Reproduce the line containing "Can you tell me the" exactly, along with each line after it through the end of the data; pictures are left out.
-.-.-
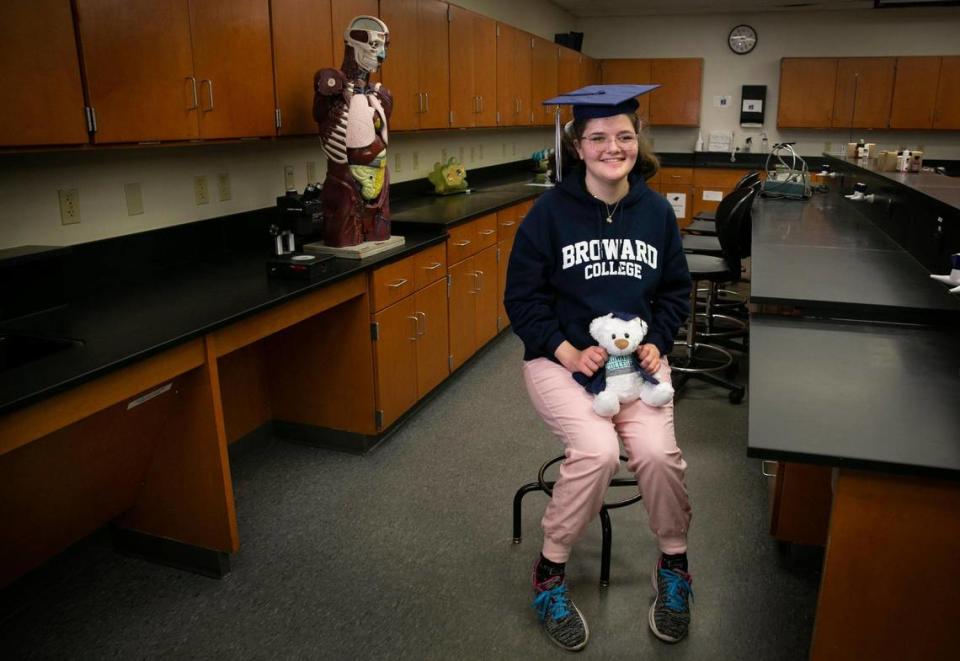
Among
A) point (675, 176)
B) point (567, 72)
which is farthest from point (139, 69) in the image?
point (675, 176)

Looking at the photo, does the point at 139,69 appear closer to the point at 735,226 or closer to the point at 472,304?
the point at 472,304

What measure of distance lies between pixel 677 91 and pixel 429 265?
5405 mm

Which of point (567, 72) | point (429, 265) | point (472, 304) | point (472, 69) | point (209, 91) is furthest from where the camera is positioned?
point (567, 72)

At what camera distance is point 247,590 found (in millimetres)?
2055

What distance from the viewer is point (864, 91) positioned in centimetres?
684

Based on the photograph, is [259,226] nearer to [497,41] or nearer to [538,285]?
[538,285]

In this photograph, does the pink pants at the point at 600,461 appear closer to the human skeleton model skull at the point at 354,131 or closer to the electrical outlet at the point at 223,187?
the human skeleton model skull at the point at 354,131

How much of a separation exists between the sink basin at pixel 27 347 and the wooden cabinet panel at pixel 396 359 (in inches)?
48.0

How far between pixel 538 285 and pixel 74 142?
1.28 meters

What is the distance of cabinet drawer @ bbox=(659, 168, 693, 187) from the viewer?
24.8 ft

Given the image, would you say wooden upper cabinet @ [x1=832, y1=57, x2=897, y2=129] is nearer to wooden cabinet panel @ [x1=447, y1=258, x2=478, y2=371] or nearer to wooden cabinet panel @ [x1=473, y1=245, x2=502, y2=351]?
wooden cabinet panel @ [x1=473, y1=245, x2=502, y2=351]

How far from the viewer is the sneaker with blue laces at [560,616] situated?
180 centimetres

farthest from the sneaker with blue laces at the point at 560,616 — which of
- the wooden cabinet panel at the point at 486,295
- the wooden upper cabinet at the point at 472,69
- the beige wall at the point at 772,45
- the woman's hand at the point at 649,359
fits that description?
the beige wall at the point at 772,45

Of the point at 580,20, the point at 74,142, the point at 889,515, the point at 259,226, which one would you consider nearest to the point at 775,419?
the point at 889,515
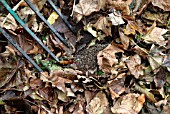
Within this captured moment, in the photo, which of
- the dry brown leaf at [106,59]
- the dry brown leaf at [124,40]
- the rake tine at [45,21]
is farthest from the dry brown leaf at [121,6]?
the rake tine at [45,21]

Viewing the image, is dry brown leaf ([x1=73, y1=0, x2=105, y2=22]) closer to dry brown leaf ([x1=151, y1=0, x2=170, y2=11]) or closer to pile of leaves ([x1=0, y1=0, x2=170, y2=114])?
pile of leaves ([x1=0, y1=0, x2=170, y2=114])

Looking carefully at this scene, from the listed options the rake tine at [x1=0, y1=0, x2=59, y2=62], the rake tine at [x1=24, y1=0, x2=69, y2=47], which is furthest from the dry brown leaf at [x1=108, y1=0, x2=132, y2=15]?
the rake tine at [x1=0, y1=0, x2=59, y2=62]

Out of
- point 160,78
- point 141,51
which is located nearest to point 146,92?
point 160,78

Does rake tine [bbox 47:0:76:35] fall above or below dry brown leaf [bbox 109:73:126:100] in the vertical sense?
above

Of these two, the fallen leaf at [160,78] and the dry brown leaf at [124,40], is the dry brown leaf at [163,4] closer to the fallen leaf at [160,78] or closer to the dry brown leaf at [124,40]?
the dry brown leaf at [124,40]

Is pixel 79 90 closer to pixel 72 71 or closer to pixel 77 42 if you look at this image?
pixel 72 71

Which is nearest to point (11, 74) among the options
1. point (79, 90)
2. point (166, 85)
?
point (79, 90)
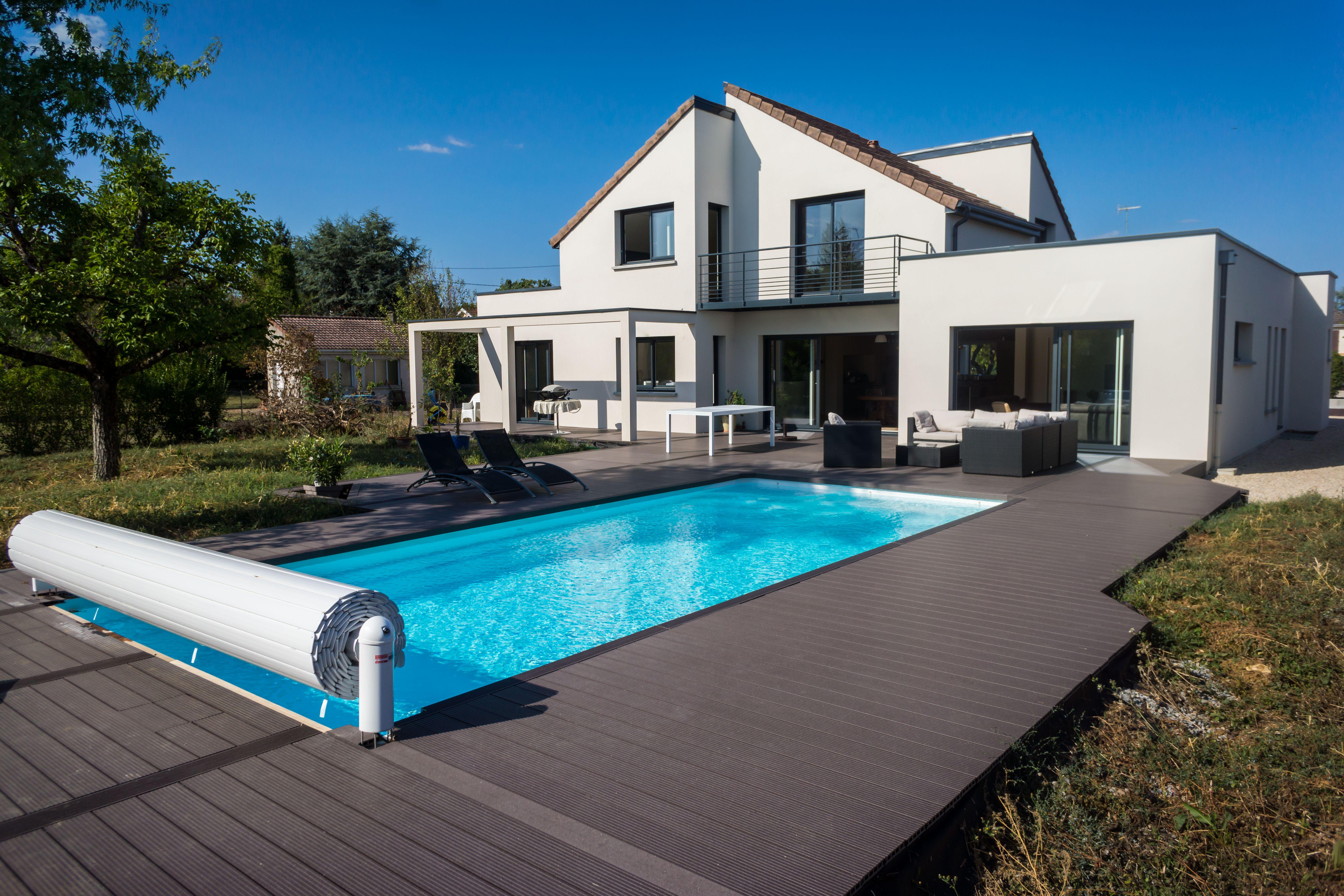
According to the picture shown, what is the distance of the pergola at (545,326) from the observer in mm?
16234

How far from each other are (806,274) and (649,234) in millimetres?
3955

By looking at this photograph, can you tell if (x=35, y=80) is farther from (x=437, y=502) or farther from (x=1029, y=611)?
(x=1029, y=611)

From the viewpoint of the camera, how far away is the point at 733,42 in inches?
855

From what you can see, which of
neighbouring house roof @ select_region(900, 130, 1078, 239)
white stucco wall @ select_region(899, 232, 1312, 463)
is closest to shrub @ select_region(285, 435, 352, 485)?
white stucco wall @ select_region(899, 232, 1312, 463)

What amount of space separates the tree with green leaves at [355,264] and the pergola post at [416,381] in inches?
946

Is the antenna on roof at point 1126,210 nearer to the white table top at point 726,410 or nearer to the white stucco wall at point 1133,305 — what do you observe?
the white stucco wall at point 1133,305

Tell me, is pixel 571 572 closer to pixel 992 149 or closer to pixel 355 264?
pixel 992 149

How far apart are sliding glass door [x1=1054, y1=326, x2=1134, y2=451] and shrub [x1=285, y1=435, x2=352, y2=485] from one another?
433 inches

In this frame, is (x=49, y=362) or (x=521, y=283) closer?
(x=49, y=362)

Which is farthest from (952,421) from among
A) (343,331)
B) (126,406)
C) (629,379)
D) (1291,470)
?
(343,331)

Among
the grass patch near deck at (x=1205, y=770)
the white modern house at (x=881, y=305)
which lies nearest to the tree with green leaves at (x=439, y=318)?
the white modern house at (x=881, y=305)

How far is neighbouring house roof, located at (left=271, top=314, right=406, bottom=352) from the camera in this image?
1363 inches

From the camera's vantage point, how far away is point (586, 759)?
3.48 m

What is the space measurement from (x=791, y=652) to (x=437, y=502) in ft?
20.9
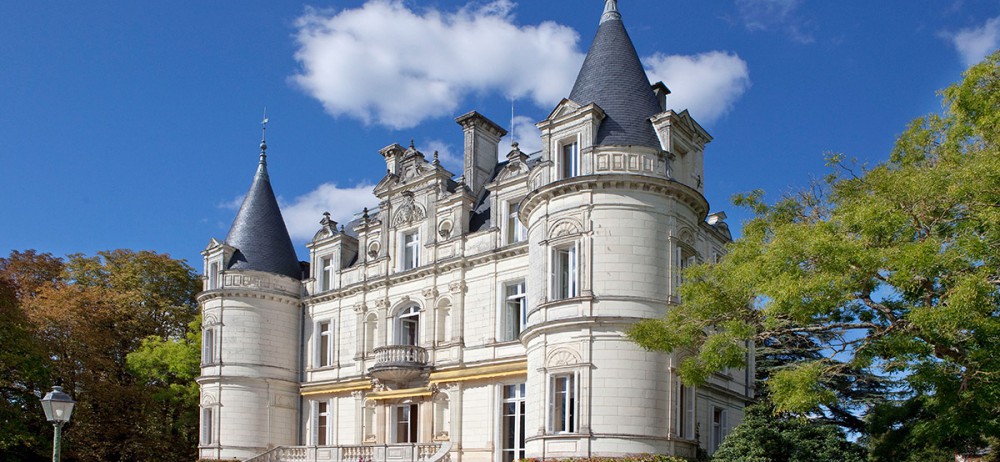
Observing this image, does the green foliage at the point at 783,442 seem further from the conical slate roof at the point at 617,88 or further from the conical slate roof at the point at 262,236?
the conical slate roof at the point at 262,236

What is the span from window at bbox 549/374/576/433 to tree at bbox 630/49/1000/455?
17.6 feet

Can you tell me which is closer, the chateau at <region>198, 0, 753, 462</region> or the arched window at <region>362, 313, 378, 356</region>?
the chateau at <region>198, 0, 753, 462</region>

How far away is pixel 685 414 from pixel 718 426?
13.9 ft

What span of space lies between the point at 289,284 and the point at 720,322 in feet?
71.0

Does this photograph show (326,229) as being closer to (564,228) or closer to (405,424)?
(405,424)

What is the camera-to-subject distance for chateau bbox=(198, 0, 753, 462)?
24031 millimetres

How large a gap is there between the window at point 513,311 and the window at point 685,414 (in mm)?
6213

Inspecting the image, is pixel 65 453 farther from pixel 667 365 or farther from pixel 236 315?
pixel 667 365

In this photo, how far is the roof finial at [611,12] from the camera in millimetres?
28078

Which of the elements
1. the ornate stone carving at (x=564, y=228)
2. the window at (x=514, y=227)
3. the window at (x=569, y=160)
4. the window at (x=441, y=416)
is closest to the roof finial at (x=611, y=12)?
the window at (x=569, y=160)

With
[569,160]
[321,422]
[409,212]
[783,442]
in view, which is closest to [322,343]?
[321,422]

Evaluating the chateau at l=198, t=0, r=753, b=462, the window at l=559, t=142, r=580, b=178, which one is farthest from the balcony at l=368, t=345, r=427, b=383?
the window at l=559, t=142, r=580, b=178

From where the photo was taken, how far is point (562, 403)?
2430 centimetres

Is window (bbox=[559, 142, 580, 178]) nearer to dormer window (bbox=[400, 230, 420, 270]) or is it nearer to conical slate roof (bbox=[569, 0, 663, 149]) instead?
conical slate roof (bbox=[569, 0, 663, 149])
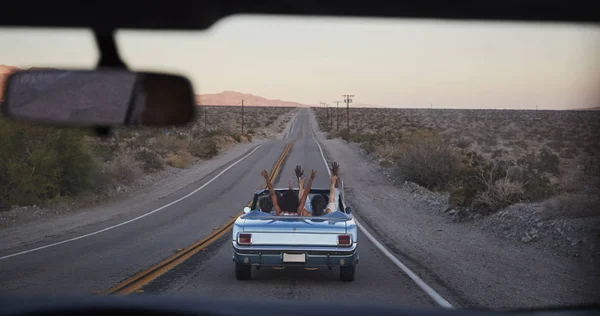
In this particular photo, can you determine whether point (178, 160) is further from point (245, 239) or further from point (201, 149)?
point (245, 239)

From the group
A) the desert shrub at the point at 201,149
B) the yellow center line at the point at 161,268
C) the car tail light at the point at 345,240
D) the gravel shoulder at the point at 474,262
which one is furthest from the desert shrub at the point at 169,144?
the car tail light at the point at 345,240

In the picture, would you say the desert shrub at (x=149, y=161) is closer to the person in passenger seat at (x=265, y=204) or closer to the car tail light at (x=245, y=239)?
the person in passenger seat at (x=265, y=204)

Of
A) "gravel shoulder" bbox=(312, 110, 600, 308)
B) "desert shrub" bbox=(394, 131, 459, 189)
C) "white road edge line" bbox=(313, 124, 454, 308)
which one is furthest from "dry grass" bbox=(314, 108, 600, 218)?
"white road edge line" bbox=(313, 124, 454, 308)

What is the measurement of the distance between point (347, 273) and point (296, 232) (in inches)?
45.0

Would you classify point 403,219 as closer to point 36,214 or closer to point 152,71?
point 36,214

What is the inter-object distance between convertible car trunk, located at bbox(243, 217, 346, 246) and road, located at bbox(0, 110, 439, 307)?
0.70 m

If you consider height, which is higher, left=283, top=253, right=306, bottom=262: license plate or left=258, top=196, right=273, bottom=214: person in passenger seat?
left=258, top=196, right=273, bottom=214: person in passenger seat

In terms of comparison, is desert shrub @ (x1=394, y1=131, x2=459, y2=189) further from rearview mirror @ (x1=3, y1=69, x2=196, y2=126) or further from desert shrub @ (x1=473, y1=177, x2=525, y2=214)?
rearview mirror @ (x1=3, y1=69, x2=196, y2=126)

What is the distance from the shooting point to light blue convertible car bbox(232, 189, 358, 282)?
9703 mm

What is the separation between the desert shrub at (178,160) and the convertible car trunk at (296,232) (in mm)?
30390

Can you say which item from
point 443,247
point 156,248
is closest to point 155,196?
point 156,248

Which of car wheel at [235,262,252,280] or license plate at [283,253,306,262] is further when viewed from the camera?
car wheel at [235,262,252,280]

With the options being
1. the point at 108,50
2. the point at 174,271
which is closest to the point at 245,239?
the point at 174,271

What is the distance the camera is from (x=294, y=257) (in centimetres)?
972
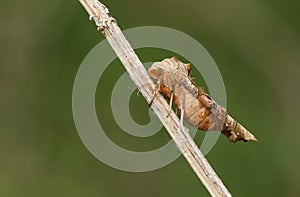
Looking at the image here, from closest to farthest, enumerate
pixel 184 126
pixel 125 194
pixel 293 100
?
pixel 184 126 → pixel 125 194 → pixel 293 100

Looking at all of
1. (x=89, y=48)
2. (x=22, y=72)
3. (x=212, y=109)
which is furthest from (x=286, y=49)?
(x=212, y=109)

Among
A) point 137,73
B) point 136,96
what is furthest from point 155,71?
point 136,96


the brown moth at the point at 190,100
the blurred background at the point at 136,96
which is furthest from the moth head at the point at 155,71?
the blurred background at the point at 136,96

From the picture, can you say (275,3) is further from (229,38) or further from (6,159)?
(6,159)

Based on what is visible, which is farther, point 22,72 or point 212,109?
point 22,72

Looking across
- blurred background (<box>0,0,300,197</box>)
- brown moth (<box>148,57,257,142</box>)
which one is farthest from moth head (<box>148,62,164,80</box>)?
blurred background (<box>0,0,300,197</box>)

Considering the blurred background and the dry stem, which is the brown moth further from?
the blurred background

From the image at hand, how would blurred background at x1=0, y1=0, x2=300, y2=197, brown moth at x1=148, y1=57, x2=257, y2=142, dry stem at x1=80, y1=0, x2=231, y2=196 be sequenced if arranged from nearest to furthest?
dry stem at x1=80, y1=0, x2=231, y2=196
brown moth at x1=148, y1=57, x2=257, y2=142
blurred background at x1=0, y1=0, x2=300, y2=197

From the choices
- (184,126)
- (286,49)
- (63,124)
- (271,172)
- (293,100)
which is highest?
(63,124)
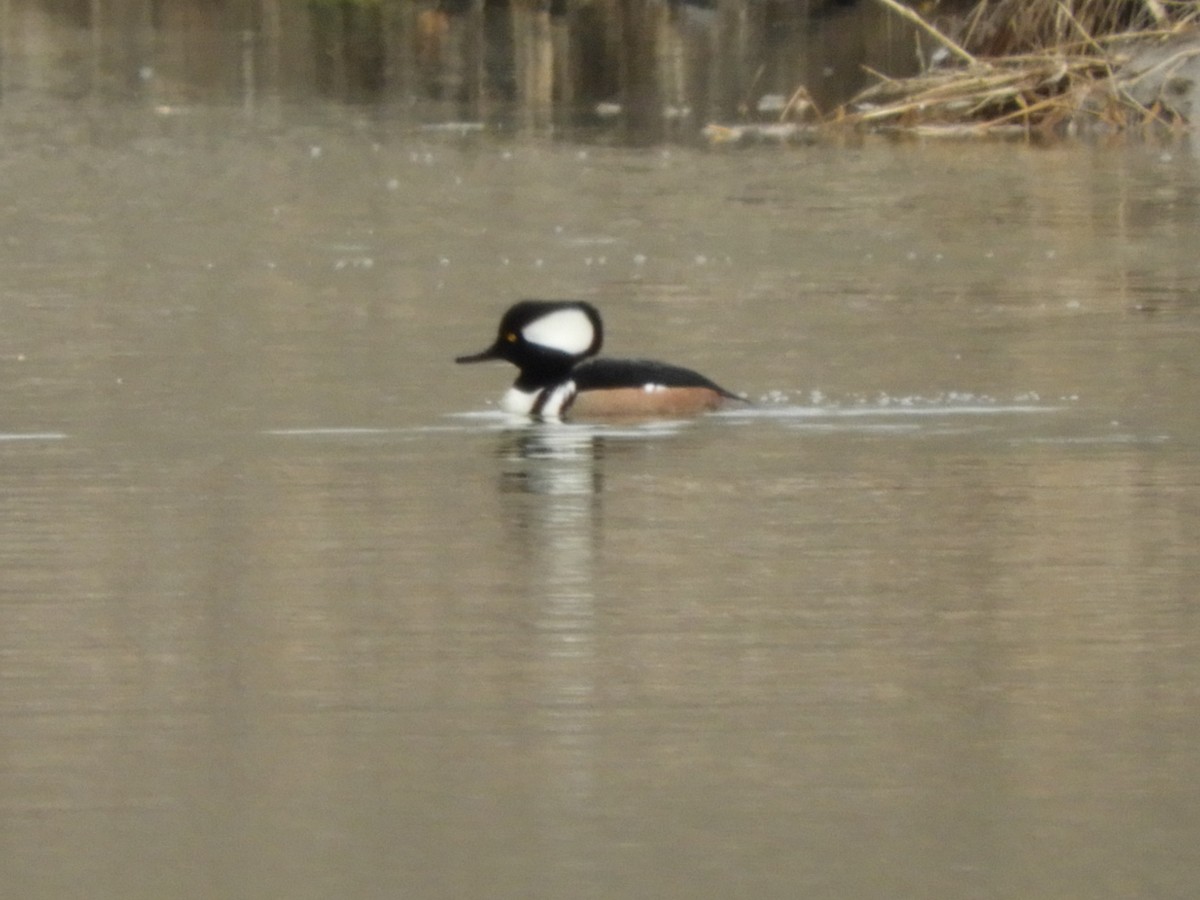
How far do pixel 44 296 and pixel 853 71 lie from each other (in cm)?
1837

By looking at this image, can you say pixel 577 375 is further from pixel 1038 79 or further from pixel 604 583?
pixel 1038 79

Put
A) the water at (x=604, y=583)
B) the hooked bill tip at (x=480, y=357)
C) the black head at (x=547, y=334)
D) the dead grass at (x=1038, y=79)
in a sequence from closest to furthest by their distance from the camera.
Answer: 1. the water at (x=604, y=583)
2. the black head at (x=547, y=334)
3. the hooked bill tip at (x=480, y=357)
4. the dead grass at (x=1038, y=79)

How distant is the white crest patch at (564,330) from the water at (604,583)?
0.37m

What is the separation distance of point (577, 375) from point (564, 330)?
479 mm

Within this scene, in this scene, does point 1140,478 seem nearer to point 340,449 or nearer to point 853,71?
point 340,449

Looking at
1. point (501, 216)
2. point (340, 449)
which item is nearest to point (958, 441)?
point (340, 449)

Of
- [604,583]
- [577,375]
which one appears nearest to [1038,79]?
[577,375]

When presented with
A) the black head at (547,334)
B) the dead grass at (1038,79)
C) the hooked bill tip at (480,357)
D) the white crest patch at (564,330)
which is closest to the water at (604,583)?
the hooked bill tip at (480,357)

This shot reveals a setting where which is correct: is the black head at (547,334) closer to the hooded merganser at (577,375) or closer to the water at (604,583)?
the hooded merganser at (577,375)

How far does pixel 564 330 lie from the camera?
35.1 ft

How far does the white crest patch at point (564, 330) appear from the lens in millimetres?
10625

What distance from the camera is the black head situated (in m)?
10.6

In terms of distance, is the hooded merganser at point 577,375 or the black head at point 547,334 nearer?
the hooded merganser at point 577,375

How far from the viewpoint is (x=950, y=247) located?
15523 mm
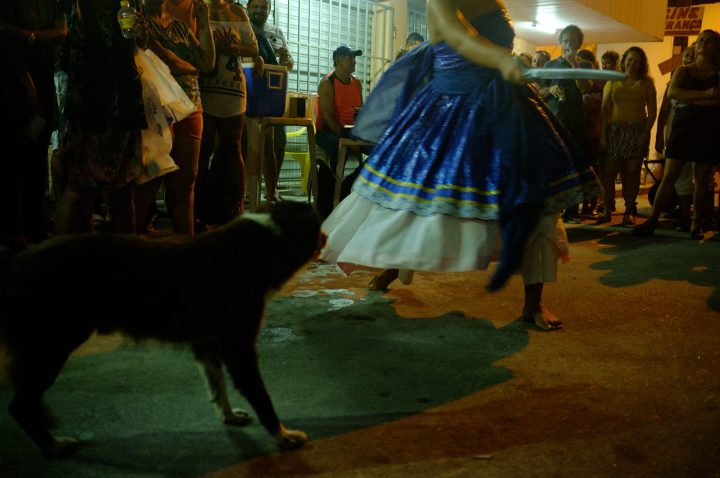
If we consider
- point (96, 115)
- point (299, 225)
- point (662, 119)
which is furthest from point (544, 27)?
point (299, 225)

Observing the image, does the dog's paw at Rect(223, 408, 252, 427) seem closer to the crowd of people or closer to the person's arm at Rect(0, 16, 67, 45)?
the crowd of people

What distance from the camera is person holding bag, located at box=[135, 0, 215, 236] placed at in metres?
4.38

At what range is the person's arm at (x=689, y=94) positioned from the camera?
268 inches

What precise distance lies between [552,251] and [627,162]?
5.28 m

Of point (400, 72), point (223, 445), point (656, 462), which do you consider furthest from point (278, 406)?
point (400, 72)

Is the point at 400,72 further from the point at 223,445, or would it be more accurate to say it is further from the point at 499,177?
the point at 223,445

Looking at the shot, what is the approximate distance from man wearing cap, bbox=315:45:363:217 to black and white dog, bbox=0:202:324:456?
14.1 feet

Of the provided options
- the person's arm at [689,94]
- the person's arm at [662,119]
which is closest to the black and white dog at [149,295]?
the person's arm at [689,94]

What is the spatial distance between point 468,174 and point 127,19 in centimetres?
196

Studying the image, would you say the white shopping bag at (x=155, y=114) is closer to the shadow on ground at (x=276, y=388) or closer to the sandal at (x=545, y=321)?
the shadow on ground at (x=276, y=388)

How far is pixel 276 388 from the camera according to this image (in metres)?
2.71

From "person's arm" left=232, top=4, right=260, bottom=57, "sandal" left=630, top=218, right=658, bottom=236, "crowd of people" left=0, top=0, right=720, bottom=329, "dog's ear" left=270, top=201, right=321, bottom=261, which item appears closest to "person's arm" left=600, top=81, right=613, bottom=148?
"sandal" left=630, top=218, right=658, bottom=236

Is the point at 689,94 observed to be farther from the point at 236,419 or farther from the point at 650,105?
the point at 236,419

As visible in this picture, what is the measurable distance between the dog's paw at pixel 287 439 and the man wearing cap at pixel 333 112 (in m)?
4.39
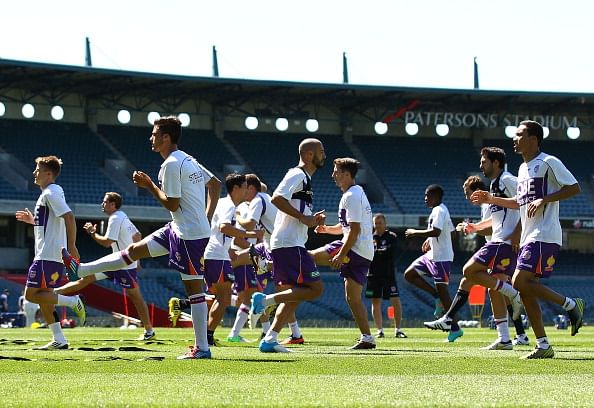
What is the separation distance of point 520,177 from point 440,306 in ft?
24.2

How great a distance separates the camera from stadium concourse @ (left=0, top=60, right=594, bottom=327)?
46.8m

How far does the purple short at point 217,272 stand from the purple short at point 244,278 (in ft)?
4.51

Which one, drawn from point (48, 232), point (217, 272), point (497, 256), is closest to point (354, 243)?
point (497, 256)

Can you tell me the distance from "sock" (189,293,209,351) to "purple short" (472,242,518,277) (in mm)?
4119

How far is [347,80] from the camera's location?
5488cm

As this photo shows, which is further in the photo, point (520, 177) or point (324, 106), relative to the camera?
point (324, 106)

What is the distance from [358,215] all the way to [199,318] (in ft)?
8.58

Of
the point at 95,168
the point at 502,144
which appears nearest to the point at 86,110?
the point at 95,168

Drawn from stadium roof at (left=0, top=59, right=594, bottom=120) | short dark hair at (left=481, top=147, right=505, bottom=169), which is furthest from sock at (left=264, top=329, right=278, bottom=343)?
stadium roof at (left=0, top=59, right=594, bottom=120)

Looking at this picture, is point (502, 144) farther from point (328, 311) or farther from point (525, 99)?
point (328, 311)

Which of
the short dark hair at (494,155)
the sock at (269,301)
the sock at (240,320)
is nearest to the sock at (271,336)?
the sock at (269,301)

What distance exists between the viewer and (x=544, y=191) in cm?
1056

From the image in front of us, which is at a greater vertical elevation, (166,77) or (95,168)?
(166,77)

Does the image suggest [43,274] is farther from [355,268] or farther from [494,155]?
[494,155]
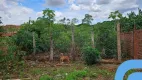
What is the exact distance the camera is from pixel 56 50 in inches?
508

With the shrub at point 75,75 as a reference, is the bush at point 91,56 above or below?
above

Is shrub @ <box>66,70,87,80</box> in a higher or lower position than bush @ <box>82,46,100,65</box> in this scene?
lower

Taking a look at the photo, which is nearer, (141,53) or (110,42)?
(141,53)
-.-.-
▶ **Task response**:
Can you tell me the distance from "sock" (189,293,209,351) to "purple short" (472,242,518,277) (in mm)?
4119

How far is [347,80] from the camera's location?
5488cm

As this photo shows, which is further in the photo, point (520, 177) or point (324, 106), relative to the camera?
point (324, 106)

What is the distance from [358,215] all the way to [199,318] (in ft)?
8.58

Of
the point at 95,168
the point at 502,144
which appears nearest to the point at 86,110?
the point at 95,168

Drawn from stadium roof at (left=0, top=59, right=594, bottom=120) | short dark hair at (left=481, top=147, right=505, bottom=169), which is furthest from sock at (left=264, top=329, right=278, bottom=343)?
stadium roof at (left=0, top=59, right=594, bottom=120)

Looking at this picture, is point (502, 144) farther from point (328, 311) or farther from point (525, 99)?
point (328, 311)

Which of
the short dark hair at (494,155)
the sock at (269,301)
the sock at (240,320)
is nearest to the sock at (271,336)?
the sock at (269,301)

What distance exists between the viewer and (x=544, y=191) in cm?
1056

From the image in front of us, which is at a greater vertical elevation, (166,77) or (95,168)?
(166,77)

Does the image suggest [43,274] is farther from [355,268] or farther from [494,155]?
[494,155]
What is the exact distance the camera is from pixel 56 50 in inches?
508

With the shrub at point 75,75 as a reference, is the bush at point 91,56 above or below?
above

Is shrub @ <box>66,70,87,80</box> in a higher or lower position than bush @ <box>82,46,100,65</box> in this scene?
lower

Taking a look at the photo, which is nearer, (141,53) or (110,42)?
(141,53)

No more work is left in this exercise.